#### [SUPPLIED RECORDS]

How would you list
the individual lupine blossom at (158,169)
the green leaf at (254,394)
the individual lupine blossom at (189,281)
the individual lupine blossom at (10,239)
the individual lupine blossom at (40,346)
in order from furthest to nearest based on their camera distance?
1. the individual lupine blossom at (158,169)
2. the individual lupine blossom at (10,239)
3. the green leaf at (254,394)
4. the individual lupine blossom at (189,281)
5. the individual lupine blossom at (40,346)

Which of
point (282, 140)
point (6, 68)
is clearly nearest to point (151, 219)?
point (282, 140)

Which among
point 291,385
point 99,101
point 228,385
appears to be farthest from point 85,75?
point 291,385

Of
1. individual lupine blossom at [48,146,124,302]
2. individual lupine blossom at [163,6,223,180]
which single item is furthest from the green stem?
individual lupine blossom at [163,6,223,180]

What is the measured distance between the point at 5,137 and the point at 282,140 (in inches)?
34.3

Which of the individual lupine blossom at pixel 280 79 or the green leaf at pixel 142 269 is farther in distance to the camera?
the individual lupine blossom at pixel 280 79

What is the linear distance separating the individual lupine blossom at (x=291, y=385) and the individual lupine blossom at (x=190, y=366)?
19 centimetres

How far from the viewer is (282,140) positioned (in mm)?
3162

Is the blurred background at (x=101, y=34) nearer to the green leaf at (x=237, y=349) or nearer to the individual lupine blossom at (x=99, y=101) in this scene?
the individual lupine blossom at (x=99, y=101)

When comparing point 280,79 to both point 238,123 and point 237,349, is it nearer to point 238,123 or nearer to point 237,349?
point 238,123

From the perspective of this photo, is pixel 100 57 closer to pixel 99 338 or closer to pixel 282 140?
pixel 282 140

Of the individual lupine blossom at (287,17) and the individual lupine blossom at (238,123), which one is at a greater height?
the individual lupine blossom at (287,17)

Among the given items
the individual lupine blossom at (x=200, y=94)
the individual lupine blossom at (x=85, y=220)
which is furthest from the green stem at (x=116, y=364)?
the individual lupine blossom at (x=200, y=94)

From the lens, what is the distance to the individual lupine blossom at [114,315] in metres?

#### [SHORT EXERCISE]
Using the material above, print every entry exactly as written.

#### [RESULT]
How would you list
the individual lupine blossom at (158,169)
the green leaf at (254,394)
the individual lupine blossom at (189,281)
the individual lupine blossom at (10,239)
the individual lupine blossom at (40,346)
in order from furthest to nearest based on their camera distance?
1. the individual lupine blossom at (158,169)
2. the individual lupine blossom at (10,239)
3. the green leaf at (254,394)
4. the individual lupine blossom at (189,281)
5. the individual lupine blossom at (40,346)

Which of
point (282, 140)
point (6, 68)
is clearly nearest to point (151, 219)?
point (282, 140)

Which among
point 291,385
point 99,101
point 228,385
appears to be farthest from point 85,75?
point 291,385

Of
1. individual lupine blossom at [48,146,124,302]
2. individual lupine blossom at [163,6,223,180]
which single item is furthest from the green stem?
individual lupine blossom at [163,6,223,180]

What is the measured distance between the point at 5,137 and the point at 282,140 (in inches)?
34.3

Which of the individual lupine blossom at pixel 280 79 or the green leaf at pixel 142 269 is farther in distance to the camera?
the individual lupine blossom at pixel 280 79

What is the linear distance separating the individual lupine blossom at (x=291, y=385) and the individual lupine blossom at (x=190, y=366)?
19 centimetres

How far from the viewer is (282,140) positioned (in mm)?
3162

Is the blurred background at (x=101, y=34) nearer to the green leaf at (x=237, y=349) or nearer to the individual lupine blossom at (x=99, y=101) in this scene?
the individual lupine blossom at (x=99, y=101)

When comparing point 280,79 to both point 238,123 and point 237,349, is it nearer to point 238,123 or nearer to point 237,349?
point 238,123

From the perspective of this photo, is pixel 100 57 closer to pixel 99 338 or closer to pixel 282 140?
pixel 282 140

Of the individual lupine blossom at (287,17) and the individual lupine blossom at (238,123), which one is at a greater height?
the individual lupine blossom at (287,17)

Among the given items
the individual lupine blossom at (x=200, y=94)
the individual lupine blossom at (x=85, y=220)
which is furthest from the green stem at (x=116, y=364)?
the individual lupine blossom at (x=200, y=94)

From the lens, what is the distance to the individual lupine blossom at [114,315] in metres?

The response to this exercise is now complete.